*SET PROBLEM 1*.
Reproduce word for word the part of the dataset guide starting with "Source: Wickham, H." and going on through "diamonds.head()".
*SET PROBLEM 2*.
Based on the dataset guide, answer yes or no to each statement below and quote the words that decide it. (a) The MNIST images are split into 60 000 training images and 10 000 test images. (b) The Gapminder data covers every single year from 1952 to 2007. (c) The MNIST dataset is recommended for the timed hands-on exercises.

*GIVEN PASSAGE*.

######

Source: Wickham, H. (2016). ggplot2: Elegant Graphics for Data Analysis. Springer. Originally sourced from diamondse.info (2008). Bundled in the seaborn and ggplot2 libraries.

Overplotting with large datasets

With 53 940 rows, plotting every point creates a dense blob where nothing is visible. Use random sampling (diamonds.sample(2000)) or 2D binning (mark_rect() in Altair) when exploring this dataset.

Load:

import seaborn as sns
diamonds = sns.load_dataset('diamonds')
diamonds.head()

Explore:

diamonds.describe()

Visualise (sampled to avoid overplotting):

import altair as alt
alt.Chart(diamonds.sample(2000, random_state=42)).mark_circle(
    size=20, opacity=0.5
).encode(
    x='carat:Q',
    y='price:Q',
    color='cut:N',
    tooltip=['carat', 'cut', 'color', 'clarity', 'price']
).properties(title='Diamond Price vs Carat (random sample of 2 000)')

Gapminder

Country-level life expectancy, GDP per capita, and population from 1952 to 2007 (every 5 years, 142 countries). Made famous worldwide by the late statistician and public health researcher Hans Rosling in his 2006 TED talk. The animated bubble chart Rosling used is one of the most influential data visualisations of the 21st century.

Source: Gapminder Foundation. Rosling, H. (2006). TED talk: “The best stats you’ve ever seen”. Data bundled in the vega_datasets Python package.

Load:

from vega_datasets import data
gapminder = data.gapminder()
gapminder.head()

Explore:

gapminder.describe()

Visualise (one year snapshot):

import altair as alt
alt.Chart(gapminder[gapminder.year == 2000]).mark_circle().encode(
    x=alt.X('fertility:Q', title='Fertility Rate'),
    y=alt.Y('life_expect:Q', title='Life Expectancy'),
    size=alt.Size('pop:Q', legend=None),
    color='cluster:N',
    tooltip=['country', 'life_expect', 'fertility', 'pop']
).properties(title='Life Expectancy vs Fertility Rate (Year 2000)')

MNIST — Handwritten Digits

Note

This dataset is approximately 55 MB. Downloading it for the first time may take a few minutes depending on your connection speed. Not recommended for the timed hands-on exercises.

70 000 grayscale images (28 × 28 pixels) of handwritten digits 0–9, split into 60 000 training and 10 000 test images. The “hello world” benchmark of image classification and neural networks. Every machine learning practitioner has seen this dataset.

Source: LeCun, Y., Bottou, L., Bengio, Y., & Haffner, P. (1998). “Gradient-based learning applied to document recognition.” Proceedings of the IEEE, 86(11), 2278–2324. Dataset: http://yann.lecun.com/exdb/mnist/.

Load:

from sklearn.datasets import fetch_openml
mnist = fetch_openml('mnist_784', version=1, as_frame=True, parser='auto')

######

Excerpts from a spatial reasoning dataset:
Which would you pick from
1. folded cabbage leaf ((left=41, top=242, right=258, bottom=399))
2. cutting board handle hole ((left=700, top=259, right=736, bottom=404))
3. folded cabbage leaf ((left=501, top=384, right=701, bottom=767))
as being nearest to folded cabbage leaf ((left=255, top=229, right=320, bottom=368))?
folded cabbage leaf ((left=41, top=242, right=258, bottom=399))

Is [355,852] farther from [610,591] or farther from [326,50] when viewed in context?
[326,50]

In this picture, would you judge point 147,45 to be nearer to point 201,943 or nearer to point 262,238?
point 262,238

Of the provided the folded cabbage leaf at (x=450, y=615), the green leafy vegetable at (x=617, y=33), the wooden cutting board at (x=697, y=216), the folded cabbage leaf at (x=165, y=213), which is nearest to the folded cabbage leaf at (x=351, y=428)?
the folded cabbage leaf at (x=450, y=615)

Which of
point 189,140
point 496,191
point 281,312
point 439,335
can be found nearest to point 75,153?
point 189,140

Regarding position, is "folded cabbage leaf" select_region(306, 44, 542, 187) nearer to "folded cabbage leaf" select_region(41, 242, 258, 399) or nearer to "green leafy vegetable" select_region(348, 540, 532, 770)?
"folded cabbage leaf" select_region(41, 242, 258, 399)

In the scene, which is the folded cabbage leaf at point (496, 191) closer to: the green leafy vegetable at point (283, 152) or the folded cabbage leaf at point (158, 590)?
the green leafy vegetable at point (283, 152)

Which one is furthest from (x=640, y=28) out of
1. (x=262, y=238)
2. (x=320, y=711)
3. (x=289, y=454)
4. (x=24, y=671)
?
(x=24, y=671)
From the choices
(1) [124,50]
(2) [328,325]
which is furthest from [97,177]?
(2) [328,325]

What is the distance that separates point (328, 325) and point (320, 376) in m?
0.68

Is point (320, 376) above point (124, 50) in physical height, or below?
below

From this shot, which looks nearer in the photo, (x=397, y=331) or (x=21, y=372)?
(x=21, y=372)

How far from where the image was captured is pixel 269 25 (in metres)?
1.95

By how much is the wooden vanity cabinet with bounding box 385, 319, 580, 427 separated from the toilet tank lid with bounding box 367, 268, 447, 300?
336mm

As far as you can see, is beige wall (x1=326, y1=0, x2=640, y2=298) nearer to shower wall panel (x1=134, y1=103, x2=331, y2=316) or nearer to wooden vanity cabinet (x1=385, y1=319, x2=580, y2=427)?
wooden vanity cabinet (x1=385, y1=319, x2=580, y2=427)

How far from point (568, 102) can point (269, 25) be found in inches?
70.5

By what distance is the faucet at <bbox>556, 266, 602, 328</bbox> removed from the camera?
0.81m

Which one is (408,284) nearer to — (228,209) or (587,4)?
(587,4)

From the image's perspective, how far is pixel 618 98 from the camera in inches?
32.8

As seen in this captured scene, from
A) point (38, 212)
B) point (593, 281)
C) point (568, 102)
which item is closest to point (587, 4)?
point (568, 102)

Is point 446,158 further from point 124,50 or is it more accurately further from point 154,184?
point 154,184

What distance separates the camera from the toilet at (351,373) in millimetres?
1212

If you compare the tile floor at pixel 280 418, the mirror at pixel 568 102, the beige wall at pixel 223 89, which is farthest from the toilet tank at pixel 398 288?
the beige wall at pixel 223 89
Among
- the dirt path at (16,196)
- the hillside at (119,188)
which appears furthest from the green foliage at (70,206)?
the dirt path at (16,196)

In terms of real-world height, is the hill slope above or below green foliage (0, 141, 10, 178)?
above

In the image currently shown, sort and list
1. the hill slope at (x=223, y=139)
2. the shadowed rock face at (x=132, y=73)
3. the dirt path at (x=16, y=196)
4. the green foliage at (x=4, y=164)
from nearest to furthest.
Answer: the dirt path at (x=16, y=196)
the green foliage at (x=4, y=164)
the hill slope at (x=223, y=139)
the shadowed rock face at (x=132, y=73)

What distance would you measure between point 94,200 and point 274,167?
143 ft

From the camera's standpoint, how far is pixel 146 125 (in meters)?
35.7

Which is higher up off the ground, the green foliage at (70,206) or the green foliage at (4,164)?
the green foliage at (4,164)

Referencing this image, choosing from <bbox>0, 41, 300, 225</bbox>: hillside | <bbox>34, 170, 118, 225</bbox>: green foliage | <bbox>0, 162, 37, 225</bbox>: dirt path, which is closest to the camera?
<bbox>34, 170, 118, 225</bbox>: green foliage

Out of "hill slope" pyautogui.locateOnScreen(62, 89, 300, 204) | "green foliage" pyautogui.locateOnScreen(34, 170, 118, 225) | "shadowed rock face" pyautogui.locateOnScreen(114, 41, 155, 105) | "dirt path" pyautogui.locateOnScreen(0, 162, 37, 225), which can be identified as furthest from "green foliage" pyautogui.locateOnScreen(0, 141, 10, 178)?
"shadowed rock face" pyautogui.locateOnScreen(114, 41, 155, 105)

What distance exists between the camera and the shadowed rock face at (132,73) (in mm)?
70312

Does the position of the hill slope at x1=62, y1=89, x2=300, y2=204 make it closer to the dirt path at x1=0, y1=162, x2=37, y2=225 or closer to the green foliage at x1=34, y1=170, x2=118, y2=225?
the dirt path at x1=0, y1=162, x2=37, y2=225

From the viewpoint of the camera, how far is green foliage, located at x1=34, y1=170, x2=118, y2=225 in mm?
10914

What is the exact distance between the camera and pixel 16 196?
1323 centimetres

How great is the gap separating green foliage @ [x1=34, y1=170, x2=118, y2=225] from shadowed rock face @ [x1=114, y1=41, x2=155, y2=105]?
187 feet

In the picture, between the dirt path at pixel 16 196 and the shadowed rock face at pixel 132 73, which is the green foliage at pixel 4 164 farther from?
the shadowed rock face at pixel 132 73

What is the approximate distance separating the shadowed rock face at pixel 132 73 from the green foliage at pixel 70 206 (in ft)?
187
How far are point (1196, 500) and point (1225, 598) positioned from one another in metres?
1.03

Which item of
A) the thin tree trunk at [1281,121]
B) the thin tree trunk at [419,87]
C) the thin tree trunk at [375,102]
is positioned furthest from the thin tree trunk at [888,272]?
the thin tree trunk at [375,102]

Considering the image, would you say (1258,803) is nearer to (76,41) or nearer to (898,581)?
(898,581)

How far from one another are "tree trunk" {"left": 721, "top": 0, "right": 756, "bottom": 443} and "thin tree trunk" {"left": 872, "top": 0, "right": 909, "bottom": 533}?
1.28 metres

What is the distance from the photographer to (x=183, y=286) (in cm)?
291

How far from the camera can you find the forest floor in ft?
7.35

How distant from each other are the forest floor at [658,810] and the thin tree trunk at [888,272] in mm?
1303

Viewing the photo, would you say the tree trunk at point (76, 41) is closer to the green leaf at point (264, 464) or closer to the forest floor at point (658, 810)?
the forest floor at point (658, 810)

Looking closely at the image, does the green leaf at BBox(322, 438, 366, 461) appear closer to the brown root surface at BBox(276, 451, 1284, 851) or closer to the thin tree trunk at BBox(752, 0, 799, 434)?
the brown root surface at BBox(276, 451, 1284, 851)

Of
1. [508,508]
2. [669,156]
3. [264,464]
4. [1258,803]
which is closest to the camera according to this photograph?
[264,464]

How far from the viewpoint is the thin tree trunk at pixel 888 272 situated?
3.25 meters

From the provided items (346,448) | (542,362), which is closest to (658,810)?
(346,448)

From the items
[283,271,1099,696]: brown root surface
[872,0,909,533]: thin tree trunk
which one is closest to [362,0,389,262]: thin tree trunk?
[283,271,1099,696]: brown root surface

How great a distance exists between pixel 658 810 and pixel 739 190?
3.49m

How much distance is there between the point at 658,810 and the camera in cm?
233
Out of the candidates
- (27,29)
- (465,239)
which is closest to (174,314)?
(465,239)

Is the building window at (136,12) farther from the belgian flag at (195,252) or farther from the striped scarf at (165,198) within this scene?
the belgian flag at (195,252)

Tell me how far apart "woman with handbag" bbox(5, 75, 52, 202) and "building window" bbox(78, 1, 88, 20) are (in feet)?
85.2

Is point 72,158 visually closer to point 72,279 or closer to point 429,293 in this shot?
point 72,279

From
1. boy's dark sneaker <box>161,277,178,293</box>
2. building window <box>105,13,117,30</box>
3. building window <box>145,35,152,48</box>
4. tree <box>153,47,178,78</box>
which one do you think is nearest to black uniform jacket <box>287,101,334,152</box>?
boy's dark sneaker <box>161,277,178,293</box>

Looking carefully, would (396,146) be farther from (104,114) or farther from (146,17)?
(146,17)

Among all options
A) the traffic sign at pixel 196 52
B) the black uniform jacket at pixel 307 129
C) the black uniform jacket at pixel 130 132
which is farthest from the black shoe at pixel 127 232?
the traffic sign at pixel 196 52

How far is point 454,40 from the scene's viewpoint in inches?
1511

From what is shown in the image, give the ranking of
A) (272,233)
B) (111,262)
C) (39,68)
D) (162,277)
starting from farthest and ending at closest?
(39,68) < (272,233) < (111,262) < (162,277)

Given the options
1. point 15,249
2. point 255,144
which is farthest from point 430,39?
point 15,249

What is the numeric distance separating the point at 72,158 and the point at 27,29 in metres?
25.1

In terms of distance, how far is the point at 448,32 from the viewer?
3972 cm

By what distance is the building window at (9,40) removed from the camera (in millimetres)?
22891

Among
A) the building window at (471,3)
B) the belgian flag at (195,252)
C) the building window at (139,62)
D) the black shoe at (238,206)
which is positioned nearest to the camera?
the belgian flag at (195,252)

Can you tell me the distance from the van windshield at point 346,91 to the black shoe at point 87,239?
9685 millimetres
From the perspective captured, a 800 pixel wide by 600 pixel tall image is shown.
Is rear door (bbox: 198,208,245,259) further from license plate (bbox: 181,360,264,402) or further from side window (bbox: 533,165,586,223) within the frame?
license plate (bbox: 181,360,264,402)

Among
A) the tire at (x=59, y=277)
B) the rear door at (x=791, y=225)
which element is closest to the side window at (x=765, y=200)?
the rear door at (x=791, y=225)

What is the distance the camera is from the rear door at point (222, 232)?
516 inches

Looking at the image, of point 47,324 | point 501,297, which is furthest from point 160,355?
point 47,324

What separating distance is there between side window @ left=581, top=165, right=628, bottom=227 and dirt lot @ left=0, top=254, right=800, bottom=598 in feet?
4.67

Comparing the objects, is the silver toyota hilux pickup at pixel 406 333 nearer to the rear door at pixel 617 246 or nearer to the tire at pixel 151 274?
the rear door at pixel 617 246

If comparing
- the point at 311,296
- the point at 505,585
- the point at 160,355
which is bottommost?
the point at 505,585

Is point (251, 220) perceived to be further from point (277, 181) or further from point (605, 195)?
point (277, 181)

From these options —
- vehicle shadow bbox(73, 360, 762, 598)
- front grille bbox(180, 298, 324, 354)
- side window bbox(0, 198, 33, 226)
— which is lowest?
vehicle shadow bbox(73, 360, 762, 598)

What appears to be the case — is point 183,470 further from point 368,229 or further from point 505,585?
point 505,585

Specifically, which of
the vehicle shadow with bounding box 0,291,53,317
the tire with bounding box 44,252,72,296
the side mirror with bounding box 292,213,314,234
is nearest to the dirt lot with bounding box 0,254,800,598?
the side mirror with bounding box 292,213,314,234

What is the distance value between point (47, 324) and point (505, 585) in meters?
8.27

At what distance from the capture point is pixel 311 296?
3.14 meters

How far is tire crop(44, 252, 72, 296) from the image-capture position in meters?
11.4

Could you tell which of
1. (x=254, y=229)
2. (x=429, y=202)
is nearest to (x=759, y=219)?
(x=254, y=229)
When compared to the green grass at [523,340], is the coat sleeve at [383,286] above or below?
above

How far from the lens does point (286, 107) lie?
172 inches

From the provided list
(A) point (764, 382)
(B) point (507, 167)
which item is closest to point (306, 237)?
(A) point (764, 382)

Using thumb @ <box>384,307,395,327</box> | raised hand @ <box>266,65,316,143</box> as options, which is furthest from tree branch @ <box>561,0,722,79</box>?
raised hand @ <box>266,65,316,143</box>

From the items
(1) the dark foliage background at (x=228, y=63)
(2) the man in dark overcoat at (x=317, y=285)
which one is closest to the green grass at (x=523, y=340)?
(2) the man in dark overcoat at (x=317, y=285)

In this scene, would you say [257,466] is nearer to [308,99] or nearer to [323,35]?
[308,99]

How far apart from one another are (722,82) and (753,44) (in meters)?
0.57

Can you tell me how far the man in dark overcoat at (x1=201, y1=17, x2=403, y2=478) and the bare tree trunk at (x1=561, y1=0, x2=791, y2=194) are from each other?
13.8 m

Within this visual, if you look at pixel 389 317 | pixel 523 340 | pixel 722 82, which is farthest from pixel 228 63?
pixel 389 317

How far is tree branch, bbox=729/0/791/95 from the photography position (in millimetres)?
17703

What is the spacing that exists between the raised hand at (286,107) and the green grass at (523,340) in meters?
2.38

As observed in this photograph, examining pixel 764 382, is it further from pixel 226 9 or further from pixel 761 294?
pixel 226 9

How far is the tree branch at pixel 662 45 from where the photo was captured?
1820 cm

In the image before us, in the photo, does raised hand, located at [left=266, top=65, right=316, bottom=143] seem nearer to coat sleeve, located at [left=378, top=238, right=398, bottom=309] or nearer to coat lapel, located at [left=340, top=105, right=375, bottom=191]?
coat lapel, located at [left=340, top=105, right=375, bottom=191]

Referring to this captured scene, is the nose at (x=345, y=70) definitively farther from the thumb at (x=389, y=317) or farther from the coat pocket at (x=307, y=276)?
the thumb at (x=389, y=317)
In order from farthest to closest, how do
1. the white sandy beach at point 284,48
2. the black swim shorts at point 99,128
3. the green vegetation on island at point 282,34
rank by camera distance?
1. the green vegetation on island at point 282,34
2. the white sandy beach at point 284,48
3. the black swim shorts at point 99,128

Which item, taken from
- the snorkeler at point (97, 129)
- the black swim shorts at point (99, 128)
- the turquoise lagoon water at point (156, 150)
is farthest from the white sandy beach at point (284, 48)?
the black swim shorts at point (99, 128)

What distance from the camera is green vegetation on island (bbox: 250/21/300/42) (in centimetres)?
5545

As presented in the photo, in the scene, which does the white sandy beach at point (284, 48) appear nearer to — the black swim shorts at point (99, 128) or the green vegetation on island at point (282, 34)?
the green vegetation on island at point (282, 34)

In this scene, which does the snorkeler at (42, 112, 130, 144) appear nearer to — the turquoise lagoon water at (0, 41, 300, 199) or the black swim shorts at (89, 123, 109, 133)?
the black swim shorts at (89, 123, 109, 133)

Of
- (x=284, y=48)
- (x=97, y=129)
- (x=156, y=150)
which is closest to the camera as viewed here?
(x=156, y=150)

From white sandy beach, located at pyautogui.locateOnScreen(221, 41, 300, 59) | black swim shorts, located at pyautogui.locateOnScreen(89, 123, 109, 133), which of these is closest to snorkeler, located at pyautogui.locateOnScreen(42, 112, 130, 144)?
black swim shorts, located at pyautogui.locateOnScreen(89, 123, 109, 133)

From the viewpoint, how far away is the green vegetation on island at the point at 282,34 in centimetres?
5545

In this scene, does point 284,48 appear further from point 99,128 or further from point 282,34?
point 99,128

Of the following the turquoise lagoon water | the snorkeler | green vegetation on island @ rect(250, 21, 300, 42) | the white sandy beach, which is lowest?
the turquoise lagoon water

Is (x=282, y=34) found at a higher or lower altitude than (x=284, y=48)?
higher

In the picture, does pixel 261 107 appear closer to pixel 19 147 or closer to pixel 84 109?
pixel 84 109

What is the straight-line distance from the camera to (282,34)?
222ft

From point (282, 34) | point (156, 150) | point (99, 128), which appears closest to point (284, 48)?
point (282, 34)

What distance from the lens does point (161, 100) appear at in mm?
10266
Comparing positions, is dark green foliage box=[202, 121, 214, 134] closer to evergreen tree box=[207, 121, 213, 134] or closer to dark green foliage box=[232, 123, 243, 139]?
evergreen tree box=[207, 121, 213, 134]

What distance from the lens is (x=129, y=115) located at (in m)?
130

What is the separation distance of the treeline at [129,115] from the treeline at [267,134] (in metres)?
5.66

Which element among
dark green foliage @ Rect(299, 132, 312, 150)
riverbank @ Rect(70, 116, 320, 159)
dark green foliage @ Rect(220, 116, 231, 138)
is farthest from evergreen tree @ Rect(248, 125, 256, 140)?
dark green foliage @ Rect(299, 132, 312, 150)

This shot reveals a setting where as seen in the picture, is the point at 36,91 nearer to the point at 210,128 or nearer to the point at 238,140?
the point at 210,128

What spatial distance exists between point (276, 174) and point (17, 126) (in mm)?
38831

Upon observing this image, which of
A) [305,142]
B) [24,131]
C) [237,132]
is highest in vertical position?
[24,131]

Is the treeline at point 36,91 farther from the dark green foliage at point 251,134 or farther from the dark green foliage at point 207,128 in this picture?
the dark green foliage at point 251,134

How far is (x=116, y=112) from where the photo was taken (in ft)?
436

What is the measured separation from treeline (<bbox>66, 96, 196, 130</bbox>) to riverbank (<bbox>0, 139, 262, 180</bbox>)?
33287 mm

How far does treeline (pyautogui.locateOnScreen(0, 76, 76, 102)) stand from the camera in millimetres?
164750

######

*CORRECT RESPONSE 1*.
Source: Wickham, H. (2016). ggplot2: Elegant Graphics for Data Analysis. Springer. Originally sourced from diamondse.info (2008). Bundled in the seaborn and ggplot2 libraries.

Overplotting with large datasets

With 53 940 rows, plotting every point creates a dense blob where nothing is visible. Use random sampling (diamonds.sample(2000)) or 2D binning (mark_rect() in Altair) when exploring this dataset.

Load:

import seaborn as sns
diamonds = sns.load_dataset('diamonds')
diamonds.head()

*CORRECT RESPONSE 2*.
(a) Yes: "split into 60 000 training and 10 000 test images"
(b) No: "from 1952 to 2007 (every 5 years, 142 countries)"
(c) No: "Not recommended for the timed hands-on exercises."